Fig. 2

a Schematic (top) and photograph (bottom) of the setup used to directly film excitation volumes. IR, infrared. b effective scan-planes directly visualised as indicated in (a) for all optical configurations as indicated, in each case with scan-points spaced to facilitate inspection of individual PSFs. c–e PSF measurements using fluorescent beads (cf. Fig. 1m) across the full FOV for all optical configurations as indicated in (c). Shown are exemplary scan profiles (pairs of xz and yz projections) from (d) and (e) quantification of full width half maxima (FWHM) In lateral (xy) and axial dimensions (z). For statistical evaluation we compared each “lateral” PSF estimates to the respective centre estimates using 1-way ANOVA. No significant differences were detected, except in two top-right (TR) xy values for nTC₂ conditions, as indicated. These small differences are likely explained by slightly imperfect laser centring.
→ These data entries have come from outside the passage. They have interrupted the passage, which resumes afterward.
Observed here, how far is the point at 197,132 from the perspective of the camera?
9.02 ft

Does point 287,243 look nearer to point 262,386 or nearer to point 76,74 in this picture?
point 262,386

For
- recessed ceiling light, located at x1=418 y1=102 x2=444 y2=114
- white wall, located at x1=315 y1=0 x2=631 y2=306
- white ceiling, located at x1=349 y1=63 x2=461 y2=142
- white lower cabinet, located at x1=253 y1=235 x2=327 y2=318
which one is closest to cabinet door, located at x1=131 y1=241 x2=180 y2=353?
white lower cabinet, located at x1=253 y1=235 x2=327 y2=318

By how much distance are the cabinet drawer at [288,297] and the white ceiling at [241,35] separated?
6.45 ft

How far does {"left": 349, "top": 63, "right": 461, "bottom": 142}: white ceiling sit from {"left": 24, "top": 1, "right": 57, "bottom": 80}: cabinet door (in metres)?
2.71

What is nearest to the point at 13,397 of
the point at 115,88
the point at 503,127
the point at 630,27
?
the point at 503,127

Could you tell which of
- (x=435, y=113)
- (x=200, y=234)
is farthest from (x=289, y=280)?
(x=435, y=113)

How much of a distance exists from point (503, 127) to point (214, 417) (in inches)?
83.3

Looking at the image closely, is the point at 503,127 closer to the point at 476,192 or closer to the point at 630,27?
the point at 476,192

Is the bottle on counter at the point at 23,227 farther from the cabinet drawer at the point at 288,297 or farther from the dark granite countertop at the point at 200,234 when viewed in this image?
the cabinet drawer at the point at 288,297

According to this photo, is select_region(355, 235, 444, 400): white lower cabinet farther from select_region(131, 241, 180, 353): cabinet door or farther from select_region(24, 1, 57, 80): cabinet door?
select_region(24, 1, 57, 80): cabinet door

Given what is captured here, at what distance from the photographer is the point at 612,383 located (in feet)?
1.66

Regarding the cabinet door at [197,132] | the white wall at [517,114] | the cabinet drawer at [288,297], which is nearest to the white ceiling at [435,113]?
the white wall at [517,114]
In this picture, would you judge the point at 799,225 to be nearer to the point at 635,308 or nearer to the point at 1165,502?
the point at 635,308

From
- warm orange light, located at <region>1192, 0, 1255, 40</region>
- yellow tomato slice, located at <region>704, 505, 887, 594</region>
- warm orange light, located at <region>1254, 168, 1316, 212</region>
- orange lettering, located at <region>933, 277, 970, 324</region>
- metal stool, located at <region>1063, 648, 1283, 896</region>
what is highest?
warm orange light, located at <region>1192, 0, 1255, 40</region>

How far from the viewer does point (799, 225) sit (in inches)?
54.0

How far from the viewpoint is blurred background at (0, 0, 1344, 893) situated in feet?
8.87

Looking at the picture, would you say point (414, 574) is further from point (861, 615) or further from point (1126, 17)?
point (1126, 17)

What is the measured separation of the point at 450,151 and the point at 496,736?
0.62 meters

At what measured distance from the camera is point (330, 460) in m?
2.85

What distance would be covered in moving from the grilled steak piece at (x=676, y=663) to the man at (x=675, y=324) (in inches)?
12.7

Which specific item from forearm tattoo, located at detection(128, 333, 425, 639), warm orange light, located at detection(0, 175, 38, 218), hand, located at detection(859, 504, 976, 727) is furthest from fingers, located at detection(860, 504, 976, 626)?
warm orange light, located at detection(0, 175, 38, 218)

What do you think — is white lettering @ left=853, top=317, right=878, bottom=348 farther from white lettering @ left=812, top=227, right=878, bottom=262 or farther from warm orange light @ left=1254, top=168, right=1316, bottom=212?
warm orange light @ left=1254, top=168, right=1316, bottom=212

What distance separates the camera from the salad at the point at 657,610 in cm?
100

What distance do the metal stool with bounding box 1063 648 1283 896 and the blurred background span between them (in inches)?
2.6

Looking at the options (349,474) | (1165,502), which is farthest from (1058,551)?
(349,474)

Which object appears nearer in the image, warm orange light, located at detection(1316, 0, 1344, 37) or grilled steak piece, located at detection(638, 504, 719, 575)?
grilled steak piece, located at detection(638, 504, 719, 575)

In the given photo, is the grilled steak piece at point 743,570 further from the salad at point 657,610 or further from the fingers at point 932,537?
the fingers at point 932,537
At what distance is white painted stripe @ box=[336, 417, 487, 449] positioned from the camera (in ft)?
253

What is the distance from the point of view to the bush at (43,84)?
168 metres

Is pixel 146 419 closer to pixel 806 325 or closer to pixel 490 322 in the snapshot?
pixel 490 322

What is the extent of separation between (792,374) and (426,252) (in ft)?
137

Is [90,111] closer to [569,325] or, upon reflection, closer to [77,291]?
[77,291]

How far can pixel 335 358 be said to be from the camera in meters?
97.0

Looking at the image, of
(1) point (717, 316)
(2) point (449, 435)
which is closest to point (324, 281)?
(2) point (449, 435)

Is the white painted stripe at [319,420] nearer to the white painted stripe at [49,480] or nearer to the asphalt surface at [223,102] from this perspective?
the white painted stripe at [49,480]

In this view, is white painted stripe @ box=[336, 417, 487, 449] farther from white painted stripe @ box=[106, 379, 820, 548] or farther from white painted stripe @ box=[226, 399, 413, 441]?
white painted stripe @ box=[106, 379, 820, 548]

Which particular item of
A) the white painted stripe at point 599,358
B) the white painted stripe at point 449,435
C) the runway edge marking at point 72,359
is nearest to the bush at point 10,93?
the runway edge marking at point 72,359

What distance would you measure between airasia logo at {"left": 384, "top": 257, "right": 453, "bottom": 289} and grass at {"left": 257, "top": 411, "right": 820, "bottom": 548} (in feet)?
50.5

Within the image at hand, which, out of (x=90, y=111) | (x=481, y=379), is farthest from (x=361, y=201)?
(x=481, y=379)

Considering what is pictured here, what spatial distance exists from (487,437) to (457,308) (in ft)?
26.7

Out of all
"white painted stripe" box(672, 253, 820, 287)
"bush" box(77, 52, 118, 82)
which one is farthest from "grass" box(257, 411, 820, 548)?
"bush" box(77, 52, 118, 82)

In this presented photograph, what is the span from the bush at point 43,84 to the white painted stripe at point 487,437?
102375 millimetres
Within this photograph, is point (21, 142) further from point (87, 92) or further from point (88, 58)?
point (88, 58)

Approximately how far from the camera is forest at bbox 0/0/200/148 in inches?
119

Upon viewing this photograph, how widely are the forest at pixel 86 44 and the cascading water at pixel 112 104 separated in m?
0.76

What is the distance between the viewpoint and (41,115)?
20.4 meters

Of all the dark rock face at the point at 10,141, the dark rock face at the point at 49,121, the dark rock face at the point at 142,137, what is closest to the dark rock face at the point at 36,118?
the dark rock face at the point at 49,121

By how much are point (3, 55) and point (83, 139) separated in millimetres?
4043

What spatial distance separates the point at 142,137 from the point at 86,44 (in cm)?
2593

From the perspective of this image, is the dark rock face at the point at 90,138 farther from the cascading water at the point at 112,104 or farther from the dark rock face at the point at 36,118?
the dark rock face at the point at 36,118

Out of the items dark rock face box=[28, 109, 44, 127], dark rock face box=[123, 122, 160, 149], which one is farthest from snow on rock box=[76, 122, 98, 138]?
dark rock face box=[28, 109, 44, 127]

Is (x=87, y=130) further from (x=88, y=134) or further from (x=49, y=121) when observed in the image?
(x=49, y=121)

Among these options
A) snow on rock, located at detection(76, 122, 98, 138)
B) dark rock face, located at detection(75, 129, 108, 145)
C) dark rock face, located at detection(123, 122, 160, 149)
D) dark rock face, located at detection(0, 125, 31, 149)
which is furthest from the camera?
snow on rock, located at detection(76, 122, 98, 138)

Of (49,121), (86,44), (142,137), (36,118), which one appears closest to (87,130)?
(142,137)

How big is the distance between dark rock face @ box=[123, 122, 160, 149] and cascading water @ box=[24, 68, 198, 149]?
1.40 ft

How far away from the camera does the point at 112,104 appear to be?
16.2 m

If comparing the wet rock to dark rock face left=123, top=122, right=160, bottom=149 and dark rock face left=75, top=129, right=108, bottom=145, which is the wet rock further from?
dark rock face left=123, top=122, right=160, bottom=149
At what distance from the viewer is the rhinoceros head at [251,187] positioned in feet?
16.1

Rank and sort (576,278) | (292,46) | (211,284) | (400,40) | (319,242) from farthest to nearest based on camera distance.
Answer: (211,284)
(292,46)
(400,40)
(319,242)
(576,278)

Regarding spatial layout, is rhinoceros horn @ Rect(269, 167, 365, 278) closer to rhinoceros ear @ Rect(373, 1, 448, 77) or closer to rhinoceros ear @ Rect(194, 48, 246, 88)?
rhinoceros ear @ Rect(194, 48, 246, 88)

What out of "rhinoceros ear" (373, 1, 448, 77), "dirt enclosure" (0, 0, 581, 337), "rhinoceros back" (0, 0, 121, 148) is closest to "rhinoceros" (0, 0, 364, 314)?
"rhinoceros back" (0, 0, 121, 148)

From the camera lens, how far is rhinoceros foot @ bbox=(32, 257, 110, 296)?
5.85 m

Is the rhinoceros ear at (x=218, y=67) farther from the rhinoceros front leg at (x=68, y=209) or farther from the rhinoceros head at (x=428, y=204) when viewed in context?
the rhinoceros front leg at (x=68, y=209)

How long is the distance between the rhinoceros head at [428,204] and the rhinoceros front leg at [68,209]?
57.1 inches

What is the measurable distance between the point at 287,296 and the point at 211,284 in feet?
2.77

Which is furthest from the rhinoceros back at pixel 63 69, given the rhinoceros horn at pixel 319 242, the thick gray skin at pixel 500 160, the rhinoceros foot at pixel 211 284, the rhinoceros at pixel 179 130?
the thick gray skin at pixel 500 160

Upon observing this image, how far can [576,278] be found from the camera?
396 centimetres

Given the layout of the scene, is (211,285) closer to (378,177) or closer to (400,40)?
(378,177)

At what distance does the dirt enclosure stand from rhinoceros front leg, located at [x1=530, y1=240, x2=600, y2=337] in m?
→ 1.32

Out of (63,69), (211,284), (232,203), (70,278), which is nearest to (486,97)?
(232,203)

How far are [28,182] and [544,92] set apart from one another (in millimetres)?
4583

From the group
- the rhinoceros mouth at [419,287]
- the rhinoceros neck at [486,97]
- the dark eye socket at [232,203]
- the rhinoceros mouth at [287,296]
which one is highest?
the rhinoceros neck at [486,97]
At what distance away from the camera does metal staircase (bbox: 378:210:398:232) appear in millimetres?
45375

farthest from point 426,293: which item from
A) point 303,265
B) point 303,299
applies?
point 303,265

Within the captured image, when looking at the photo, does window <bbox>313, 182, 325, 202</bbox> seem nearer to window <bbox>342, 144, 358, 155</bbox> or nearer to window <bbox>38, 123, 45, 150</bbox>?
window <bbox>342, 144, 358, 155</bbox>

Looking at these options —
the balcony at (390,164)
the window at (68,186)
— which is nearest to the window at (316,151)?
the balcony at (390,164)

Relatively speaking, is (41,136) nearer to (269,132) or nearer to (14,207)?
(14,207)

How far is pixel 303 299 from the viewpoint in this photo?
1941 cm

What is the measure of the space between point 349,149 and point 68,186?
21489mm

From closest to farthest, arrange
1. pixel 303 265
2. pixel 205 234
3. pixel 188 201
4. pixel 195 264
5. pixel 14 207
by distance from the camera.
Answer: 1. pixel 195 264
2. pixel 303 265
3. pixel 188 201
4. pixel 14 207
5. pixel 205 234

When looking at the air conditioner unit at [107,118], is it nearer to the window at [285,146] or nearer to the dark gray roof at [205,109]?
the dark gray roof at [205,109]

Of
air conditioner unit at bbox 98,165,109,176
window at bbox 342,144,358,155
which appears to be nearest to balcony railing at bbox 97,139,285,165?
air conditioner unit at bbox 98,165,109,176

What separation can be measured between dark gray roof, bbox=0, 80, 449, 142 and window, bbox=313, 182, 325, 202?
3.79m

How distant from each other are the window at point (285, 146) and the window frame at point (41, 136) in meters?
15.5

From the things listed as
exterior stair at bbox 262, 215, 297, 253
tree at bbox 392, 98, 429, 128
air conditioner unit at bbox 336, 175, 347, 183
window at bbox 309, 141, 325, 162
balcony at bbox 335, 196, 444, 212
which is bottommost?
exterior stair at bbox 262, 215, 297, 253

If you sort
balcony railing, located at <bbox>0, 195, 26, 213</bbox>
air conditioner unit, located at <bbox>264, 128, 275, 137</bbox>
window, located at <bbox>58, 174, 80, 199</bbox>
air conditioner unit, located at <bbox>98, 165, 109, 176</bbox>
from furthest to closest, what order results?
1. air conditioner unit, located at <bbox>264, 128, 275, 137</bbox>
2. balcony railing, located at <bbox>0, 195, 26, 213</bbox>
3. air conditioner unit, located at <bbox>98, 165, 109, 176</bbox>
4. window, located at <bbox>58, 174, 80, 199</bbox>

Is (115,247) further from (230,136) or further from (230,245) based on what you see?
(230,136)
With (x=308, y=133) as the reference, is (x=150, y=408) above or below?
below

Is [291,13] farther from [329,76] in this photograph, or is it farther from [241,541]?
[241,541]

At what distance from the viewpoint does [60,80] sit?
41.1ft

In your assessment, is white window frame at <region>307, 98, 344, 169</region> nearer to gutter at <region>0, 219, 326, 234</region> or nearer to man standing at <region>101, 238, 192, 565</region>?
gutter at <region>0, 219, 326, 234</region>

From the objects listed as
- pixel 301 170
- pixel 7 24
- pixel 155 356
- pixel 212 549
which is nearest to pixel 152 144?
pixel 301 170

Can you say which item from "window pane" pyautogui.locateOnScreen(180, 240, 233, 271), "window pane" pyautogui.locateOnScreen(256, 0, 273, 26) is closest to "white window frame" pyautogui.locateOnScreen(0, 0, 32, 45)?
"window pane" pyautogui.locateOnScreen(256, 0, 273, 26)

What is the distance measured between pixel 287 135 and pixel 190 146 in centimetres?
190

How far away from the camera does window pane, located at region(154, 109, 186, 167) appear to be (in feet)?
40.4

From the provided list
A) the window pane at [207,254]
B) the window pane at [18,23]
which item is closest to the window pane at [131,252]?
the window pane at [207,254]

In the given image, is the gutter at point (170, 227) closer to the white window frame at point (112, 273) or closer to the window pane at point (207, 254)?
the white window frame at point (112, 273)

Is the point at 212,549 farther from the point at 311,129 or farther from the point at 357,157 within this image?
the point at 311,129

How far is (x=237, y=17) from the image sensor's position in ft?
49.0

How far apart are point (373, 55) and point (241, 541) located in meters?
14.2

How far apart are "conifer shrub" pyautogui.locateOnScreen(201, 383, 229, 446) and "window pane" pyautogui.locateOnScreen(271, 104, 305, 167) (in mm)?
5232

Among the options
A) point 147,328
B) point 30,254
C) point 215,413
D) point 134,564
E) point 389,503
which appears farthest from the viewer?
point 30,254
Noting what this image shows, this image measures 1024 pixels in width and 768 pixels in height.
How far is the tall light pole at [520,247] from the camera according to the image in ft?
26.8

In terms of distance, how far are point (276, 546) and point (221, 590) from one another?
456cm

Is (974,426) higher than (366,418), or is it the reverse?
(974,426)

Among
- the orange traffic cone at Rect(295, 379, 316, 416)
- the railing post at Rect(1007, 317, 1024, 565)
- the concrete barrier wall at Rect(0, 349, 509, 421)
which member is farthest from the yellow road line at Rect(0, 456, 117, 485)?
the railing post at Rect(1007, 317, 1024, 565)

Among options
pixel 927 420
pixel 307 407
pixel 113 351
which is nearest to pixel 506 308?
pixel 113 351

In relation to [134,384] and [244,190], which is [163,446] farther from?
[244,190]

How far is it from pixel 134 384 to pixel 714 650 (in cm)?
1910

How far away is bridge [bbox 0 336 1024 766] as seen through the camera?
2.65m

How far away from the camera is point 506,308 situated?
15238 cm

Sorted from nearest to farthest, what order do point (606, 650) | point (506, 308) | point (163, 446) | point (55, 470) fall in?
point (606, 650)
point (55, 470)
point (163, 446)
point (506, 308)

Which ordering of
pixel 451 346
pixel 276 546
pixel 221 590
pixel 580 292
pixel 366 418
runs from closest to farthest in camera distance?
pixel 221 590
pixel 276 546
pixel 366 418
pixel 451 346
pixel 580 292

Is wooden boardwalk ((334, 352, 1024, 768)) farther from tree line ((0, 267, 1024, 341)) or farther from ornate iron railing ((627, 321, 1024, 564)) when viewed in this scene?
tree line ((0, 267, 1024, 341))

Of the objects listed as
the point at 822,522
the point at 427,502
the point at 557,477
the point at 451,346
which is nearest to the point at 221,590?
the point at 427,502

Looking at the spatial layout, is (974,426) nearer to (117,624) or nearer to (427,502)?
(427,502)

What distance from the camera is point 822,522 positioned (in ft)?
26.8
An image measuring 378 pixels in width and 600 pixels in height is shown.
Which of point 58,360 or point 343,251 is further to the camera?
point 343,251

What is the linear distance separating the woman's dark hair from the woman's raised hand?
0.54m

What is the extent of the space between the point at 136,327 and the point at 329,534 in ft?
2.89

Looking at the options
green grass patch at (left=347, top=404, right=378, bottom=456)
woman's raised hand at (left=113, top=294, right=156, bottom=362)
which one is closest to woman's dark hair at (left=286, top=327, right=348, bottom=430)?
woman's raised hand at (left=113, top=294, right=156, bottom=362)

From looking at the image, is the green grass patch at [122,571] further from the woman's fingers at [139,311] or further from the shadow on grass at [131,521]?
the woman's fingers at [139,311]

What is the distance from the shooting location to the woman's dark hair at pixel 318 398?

Error bars in mean ± s.d., n = 20 experimentally independent samples per measurement. TL, top left, TR, top right, BL, bottom left, BR, bottom right. f–h, example scan under nTC₂ 3.5 mm configuration of a mouse brain slice labelled with SMI31 for phosphorylated Neurofilament-H (NFH). Full usable FOV (f) and two zoomed in regions (g, h) as indicated in (f), without moving the objective, to illustrate image quality at the FOV edges (f–h, 1024 × 1024 px, 0.49 Hz). Data leading to e in Source data file.